Fifty years after Robert Phifer joined the Northern Illinois University Police and Public Safety Department to become DeKalb County’s first black police officer, the university has created a lasting tribute to his history making career.

On Feb. 2, the department honored Phifer and his 25 years of service to the campus community by renaming its roll call room to be formally known as the Robert Phifer Roll Call Room. NIU Police Chief Tom Phillips first learned about Phifer – who is recovering from a stroke he suffered a week after the ceremony – while assembling historical information about the university’s police department.

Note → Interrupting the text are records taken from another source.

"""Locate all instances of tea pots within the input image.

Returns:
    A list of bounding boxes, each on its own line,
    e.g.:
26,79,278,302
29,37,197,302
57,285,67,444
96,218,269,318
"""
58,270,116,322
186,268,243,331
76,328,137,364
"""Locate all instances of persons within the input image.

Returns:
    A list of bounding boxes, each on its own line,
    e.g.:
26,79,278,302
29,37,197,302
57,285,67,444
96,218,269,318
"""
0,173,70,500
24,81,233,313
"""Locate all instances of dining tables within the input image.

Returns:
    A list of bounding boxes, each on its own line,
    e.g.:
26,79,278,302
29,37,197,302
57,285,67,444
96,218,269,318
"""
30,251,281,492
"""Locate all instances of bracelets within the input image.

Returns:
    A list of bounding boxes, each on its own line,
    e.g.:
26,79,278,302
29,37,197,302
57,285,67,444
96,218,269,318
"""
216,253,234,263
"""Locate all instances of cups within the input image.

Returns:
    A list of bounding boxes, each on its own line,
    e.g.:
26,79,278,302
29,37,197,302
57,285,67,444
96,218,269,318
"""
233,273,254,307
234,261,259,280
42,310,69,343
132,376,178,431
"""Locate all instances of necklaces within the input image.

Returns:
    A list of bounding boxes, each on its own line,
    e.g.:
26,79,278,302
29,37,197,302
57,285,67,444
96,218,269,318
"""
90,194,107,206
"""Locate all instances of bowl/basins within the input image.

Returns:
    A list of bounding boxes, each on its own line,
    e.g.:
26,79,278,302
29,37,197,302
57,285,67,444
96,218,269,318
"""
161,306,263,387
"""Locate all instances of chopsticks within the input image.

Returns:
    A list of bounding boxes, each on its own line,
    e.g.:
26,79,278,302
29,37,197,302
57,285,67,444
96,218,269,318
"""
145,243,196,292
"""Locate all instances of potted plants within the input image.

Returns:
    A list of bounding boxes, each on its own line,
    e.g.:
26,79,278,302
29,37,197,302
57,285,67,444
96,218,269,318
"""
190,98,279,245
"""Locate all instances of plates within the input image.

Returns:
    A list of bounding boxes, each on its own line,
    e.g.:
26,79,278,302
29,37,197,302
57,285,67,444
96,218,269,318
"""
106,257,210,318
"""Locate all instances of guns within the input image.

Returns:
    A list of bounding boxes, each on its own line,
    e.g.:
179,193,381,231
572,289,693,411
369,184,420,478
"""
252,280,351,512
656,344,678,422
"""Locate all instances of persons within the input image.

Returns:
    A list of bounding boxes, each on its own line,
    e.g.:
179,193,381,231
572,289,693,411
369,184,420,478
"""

In that process, Phillips found out Phifer, now 72, still lived near campus even though he had retired in 1993. Phillips met with Phifer, who showed off his mint condition retirement card.

“When I met Bob, I found out he had never gotten a retirement badge … we had a ceremony last year to remedy that,” Phillips, who was hired in 2013, recently said.

Officials said Phifer grew up in North Carolina and, in 1964, joined the Army where he eventually served as a military police officer in Vietnam until 1966. After the Army, he moved to DeKalb to be near an aunt who lived in the area.

“Because of his MP experience, he applied for an opening at the NIU police department and was hired,” Phillips explained. “I can’t imagine what it must have been like to be the first African-American officer in the county.”

Phifer’s career was nearly cut short after a 1973 encounter with a man acting erratically at the university’s Stevenson Hall. Phifer and other officers were attempting to control the man when he grabbed one officer’s gun and fired it. Shrapnel from the bullet struck Phifer in an eye, which caused permanent blindness on one side.

The Daily Chronicle, DeKalb’s local newspaper, featured a front-page headline on Feb. 5, 1973, stating “Injured NIU officer avoids worry.” Sure enough, Phifer went on to work another 20 years after the incident.